Der Zeuge blieb konsequent bei diesen Antworten, auch als die Verteidigung immer wieder gegen diese Aussagen Anlauf nahm. So zog sie seine Sprachkompetenz in Zweifel (der Nebenkläger ist promovierter Literaturwissenschaftler) und wollte die Namen von Freunden erfahren, die in anderen Zusammenhängen Opfer von sexuellem Missbrauch geworden seien. Der Nebenkläger verweigerte die Namen seiner Freunde preiszugeben. Je hämischer die Anwürfe von der Verteidigung vorgetragen wurden, desto verzweifelter wirkten sie.
Anwalt Eisenberg rastet mehrfach aus
Vielleicht war es diese überhitzt wirkende Emotionalität, die Johannes Eisenberg Fehler machen und Missverständnissen aufsitzen ließ. So bezeichnete er vom Nebenkläger erwähnte Gespräche über den Vorfall mit privaten Freunden als "therapeutische Gespräche", was zu Verwunderung im Saal führte, und beschimpfte das Gericht der schlampigen Aktenführung, obwohl er selbst nicht korrekt aus einem gescannten Dokument dieser Akten auf seinem Laptop vorlesen konnte.
Außerdem wetterte er lautstark, das Gericht, die Staatsanwältin und die Anwältinnen der Nebenklage würden dieses Vorlesen verhindern, obwohl es der Vorsitzende Richter Rüdiger Kleingünther schon längst zugelassen hatte. Als er dazu die Staatsanwältin nachzuäffen begann oder seinen Kugelschreiber mit den Worten "Dann macht doch was ihr wollt" auf den Tisch knallte, stellte sich beim Beobachten die Frage, wie so eine Verteidigungsstrategie eigentlich genannt werden sollte.

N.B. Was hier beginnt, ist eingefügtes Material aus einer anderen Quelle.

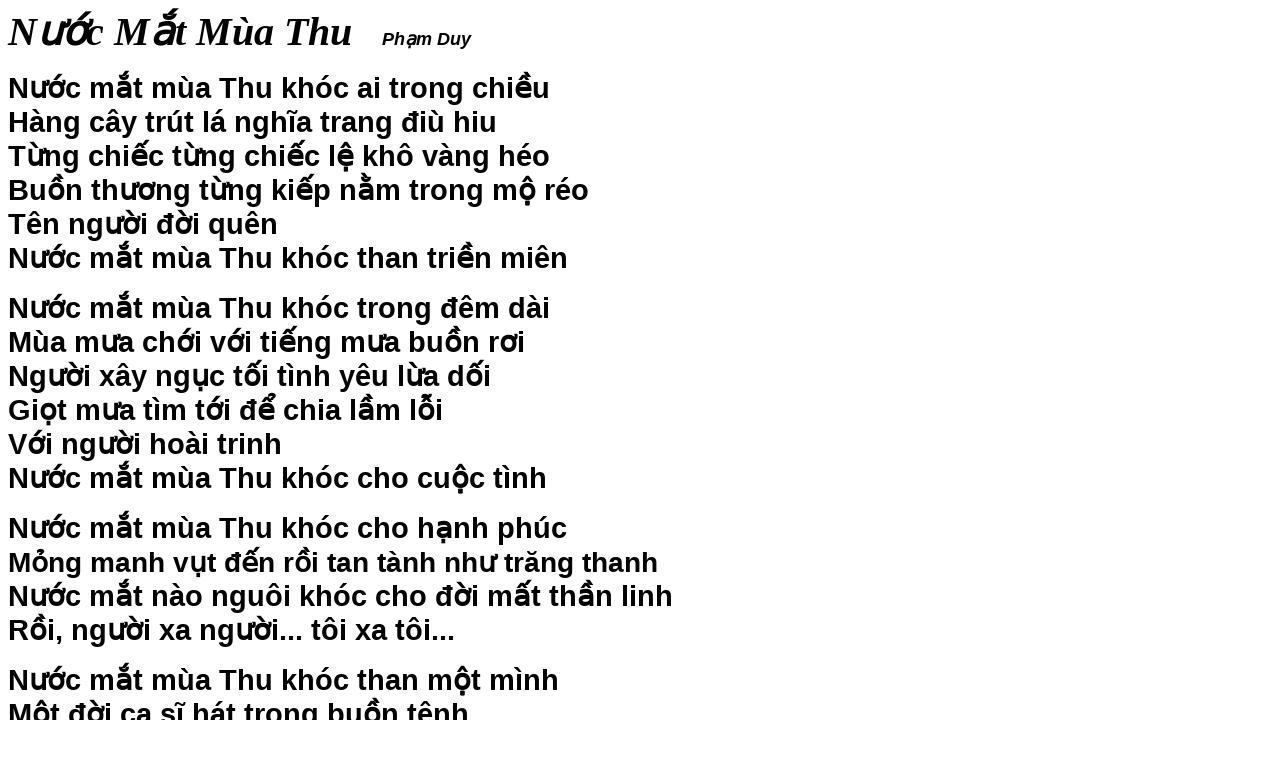

--- FILE ---
content_type: text/html; charset=iso-8859-1
request_url: http://www.chanphuocliem.com/A_MusicLyrics/NuocMatMuaThu_PD.htm
body_size: 2821
content:
<html>

<head>
<meta http-equiv="Content-Language" content="en-us">
<meta http-equiv="Content-Type" content="text/html; charset=windows-1252">
<title></title>
</head>

<body>

<table border="0" cellpadding="0" cellspacing="0" width="675">
	<tr>
		<td><b><i><font face="Times New Roman" style="font-size: 30pt">N&#432;&#7899;c M&#7855;t Mùa 
		Thu</font></i></b><font face="Arial" size="4"><i><b>&nbsp;&nbsp;&nbsp;&nbsp;&nbsp; Ph&#7841;m Duy</b></i></font><b><font size="2"><br>
		<br>
		</font><span id="ctl00_ContentPlaceHolder1_ucLyricDetail1_LyricLabel">
		<font face="Arial" style="font-size: 22pt">N&#432;&#7899;c m&#7855;t mùa Thu khóc ai trong chi&#7873;u <br>
		Hàng cây trút lá ngh&#297;a trang &#273;iù hiu <br>
		T&#7915;ng chi&#7871;c t&#7915;ng chi&#7871;c l&#7879; khô vàng héo <br>
		Bu&#7891;n th&#432;&#417;ng t&#7915;ng ki&#7871;p n&#7857;m trong m&#7897; réo<br>
		Tên ng&#432;&#7901;i &#273;&#7901;i quên <br>
		N&#432;&#7899;c m&#7855;t mùa Thu khóc than tri&#7873;n miên</font></span></b><font size="2"><br>
		<br>
		</font><b>
		<span id="ctl00_ContentPlaceHolder1_ucLyricDetail1_LyricLabel">
		<font face="Arial" style="font-size: 22pt">N&#432;&#7899;c m&#7855;t mùa Thu khóc trong &#273;êm dài <br>
		Mùa m&#432;a ch&#7899;i v&#7899;i ti&#7871;ng m&#432;a bu&#7891;n r&#417;i <br>
		Ng&#432;&#7901;i xây ng&#7909;c t&#7889;i tình yêu l&#7915;a d&#7889;i <br>
		Gi&#7885;t m&#432;a tìm t&#7899;i &#273;&#7875; chia l&#7847;m l&#7895;i<br>
		V&#7899;i ng&#432;&#7901;i hoài trinh <br>
		N&#432;&#7899;c m&#7855;t mùa Thu khóc cho cu&#7897;c tình</font></span></b><font size="2"><br>
		<br>
		</font><b>
		<span id="ctl00_ContentPlaceHolder1_ucLyricDetail1_LyricLabel">
		<font face="Arial" style="font-size: 22pt">N&#432;&#7899;c m&#7855;t mùa Thu khóc cho h&#7841;nh phúc <br>
		</font><font face="Arial" style="font-size: 21pt">M&#7887;ng manh v&#7909;t &#273;&#7871;n r&#7891;i 
		tan tành nh&#432; tr&#259;ng 
		thanh</font><font face="Arial" style="font-size: 22pt"><br>
		N&#432;&#7899;c m&#7855;t nào nguôi 
		khóc cho &#273;&#7901;i m&#7845;t th&#7847;n linh<br>
		R&#7891;i, ng&#432;&#7901;i xa ng&#432;&#7901;i... tôi xa tôi...</font></span></b><font size="2"><br>
		<br>
		</font><b>
		<span id="ctl00_ContentPlaceHolder1_ucLyricDetail1_LyricLabel">
		<font face="Arial" style="font-size: 22pt">N&#432;&#7899;c m&#7855;t mùa Thu khóc than m&#7897;t mình <br>
		M&#7897;t &#273;&#7901;i ca s&#297; hát trong bu&#7891;n tênh <br>
		Gi&#7885;ng ca bu&#7891;n bã vào trong &#273;&#7901;i úa <br>
		Th&#7901;i gian còn &#273;ó còn th&#432;&#417;ng còn nh&#7899; hoài <br>
		Tr&#7901;i &#417;i n&#432;&#7899;c m&#7855;t mùa Thu khóc thân ph&#7853;n mình</font></span></b></td>
	</tr>
</table>

<br>
<br>
<br>
<br>
<br>
<br>
<br>
<br>
<br>
<br>
<br>
<br>
<br>
<br>
<br>
&nbsp;
</body>

</html>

Am 3. Mai wird die Verhandlung mit der Befragung eines weiteren Nebenklägers und mutmaßlich Geschädigten fortgesetzt.
Die fehlende Ahnung, das ungebührliche Verhalten im Saal, das alles deutet für mich auf eine mangelnde Verteidigungsstrategie hin und ist ein Armutszeugnis für einen Juristen, von seinen Entgleisungen ganz zu schweigen.